§ **RECORD EXCERPTS**
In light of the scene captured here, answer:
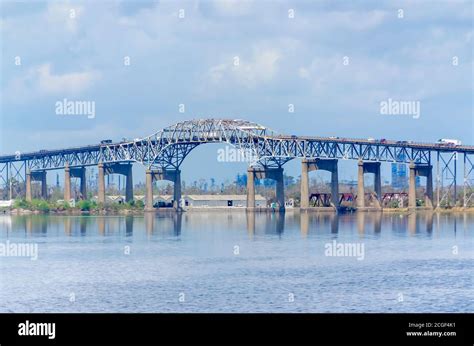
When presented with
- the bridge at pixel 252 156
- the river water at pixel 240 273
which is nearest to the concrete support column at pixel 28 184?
the bridge at pixel 252 156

§ **WRITTEN PROBLEM**
Return the lines of these records unchanged, without the pictures.

§ **FULL RESPONSE**
In light of the scene captured here, answer:
When presented with
- the bridge at pixel 252 156
- the river water at pixel 240 273
which is nearest to the concrete support column at pixel 28 184?
the bridge at pixel 252 156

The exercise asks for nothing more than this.